Ülkemizde artık ödenemez hale gelmiş Anayasaya, mevzuata, tüketici haklarına ve sosyal devlet anlayışına aykırı fahiş elektrik zamlarının kaynağını oluşturan Enerji Piyasası Düzenleme Kurulu Kararlarının öncelikle yürütmesinin durdurulması ardından iptali istemiyle Baro Başkanlığımızca Enerji Piyasası Denetleme Kurulu aleyhine Danıştay'a dava açtık. Baromuz adına dava dilekçemizi Yönetim Kurulu Üyelerimiz Av.Elvan ŞAHİN ile Av.Ümran KARA CAN Danıştay'a gönderilmek üzere Nöbetçi Asliye Hukuk Mahkemesine sundular. Baro Başkanlığımızca açılan dava ile 31.12.2021 tarihli Resmi Gazetede Yayımlanan T.C.EPDK' nın 10706, 10707,10708,10709 sayılı Kurul Kararlarının iptali istendi.

BARO BAŞKANLIĞIMIZIN AÇTIĞI DAVADA ÖZETLE:

1.           31/12/2021 tarihli Resmi Gazete’de yayımlanan Enerji Piyasası Düzenleme Kurumunun 10706, 10707, 10708 ve 10709 sayılı Kurul Kararlarıyla Elektrik Üretim Anonim Şirketi (EÜAŞ) tarafından 01/01/2022 tarihinden itibaren uygulanacak aktif elektrik enerji satış tarifesinde değişiklik yapılmış olup tüketim miktarlarına fahiş oranda zam yapılmıştır. Bu düzenleme gerek Anayasa’nın 10. maddesinde gerekse AİHS’nin 14. maddesinde güvence altına alınan eşitlik ilkesine ve sosyal devlet ilkesine açıkça aykırıdır ve yürütmesinin durdurularak iptali gerekmektedir.

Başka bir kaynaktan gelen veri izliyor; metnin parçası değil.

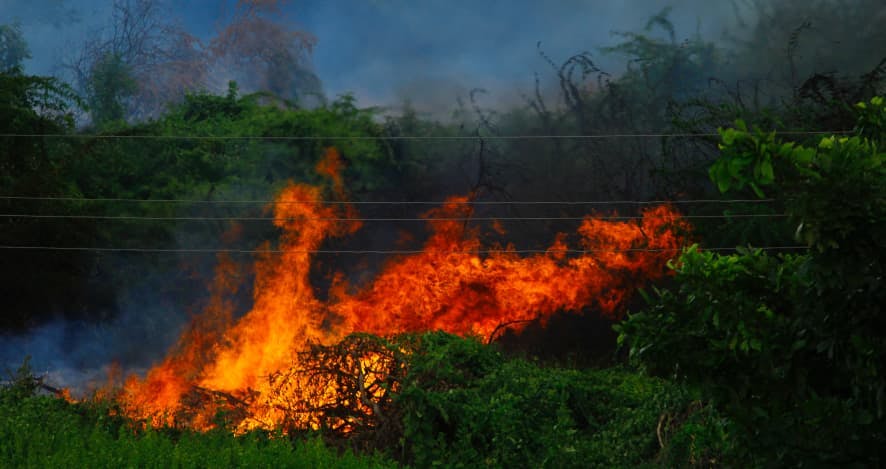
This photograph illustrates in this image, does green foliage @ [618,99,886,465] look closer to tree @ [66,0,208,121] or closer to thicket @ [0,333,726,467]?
thicket @ [0,333,726,467]

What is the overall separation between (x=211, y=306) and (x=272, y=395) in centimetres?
759

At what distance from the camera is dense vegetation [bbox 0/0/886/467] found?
7.69 meters

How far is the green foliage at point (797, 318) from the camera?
22.8ft

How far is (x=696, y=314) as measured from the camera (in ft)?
27.3

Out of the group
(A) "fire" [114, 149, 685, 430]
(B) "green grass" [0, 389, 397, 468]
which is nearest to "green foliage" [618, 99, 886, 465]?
(B) "green grass" [0, 389, 397, 468]

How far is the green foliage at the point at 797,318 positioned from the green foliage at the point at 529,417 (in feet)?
18.9

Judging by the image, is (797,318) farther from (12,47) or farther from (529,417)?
(12,47)

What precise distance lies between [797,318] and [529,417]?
798cm

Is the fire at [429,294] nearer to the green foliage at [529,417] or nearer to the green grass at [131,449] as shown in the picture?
the green foliage at [529,417]

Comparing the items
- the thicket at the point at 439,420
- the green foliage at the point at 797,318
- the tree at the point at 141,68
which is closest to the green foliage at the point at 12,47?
A: the tree at the point at 141,68

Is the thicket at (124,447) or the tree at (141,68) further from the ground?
the tree at (141,68)

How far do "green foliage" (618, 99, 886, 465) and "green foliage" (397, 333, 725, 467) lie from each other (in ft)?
18.9

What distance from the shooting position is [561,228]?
77.6 feet

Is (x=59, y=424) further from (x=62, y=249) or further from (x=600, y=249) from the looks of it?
(x=600, y=249)
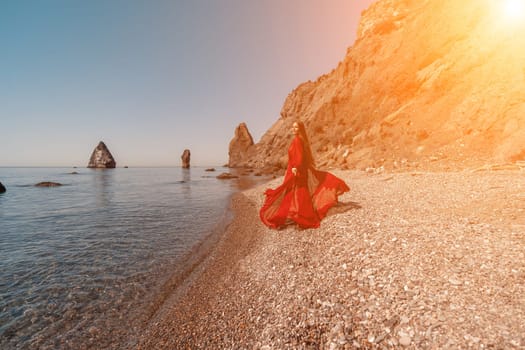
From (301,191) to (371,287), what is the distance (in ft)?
17.3

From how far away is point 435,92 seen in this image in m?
28.2

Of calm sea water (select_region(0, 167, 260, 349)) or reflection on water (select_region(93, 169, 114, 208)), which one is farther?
reflection on water (select_region(93, 169, 114, 208))

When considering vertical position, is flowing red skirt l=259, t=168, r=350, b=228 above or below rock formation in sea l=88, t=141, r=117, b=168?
below

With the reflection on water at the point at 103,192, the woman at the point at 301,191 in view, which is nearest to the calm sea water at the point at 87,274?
the woman at the point at 301,191

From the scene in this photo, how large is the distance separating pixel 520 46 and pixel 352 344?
33.3 m

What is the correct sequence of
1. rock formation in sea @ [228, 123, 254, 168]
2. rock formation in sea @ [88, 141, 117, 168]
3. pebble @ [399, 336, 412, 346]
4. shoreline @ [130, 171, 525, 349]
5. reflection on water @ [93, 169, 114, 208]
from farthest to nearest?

2.           EPDK, 31/12/2021 tarihli 10707 sayılı Kurul Kararı “mesken alçak gerilimli tek zamanlı abone grubu için faturaya esas günlük ortalama 5 kWh tüketim miktarına kadar (aylık 150 kilovatsaat) olan tüketimlere düşük kademeli tarife uygulamasına…” şeklinde düzenlenmiştir. Ülkemizde 4 kişilik bir aile için en az 230 kwh/ay olması olarak belirlenmiştir ve buna istinaden kalabalık ailelerin kullanımı dikkate alınarak belirlemelerin yapılması gerekmektedir. Dolayısıyla kademeli tarifenin ilk kademesinde 230 kilovat/saatin altında bir sınır konulması yüksek oranda zam anlamına gelmektedir. EPDK tarafından yapılmış olan tablolardaki hesaplamalar hiçbir bilimsel veri ve analiz içermeksizin hazırlanmıştır ve bu oranların ilerleyen zamanda artacağı muhtemeldir. İdarenin vatandaşlara külfet yükleyen böyle bir düzenlemede şeffaf olması ve vatandaşlara yönelik bu tür düzenlemelerde maksimum fayda ilkesini gözetmesi asıldır. Bu hususun gözetilmemiş olduğu ve işbu düzenlemenin 150 kwh/ay olarak belirleme usulü 7346 Sayılı Kanun’un 31. maddesine de aykırıdır. Çünkü 7346 Sayılı Kanun’un 31. maddesinde ifade edilen “6446 sayılı Kanunun 17 nci maddesinin dördüncü fıkrasının üçüncü cümlesine “abone grupları” ibaresinden sonra gelmek üzere “bu abone grupları için elektrik enerjisi tüketim miktarına göre farklı” ibaresi eklenmiştir.” düzenlemeye göre tüketim miktarına uygun olarak bir kademe belirlenmesi gerekmektedir.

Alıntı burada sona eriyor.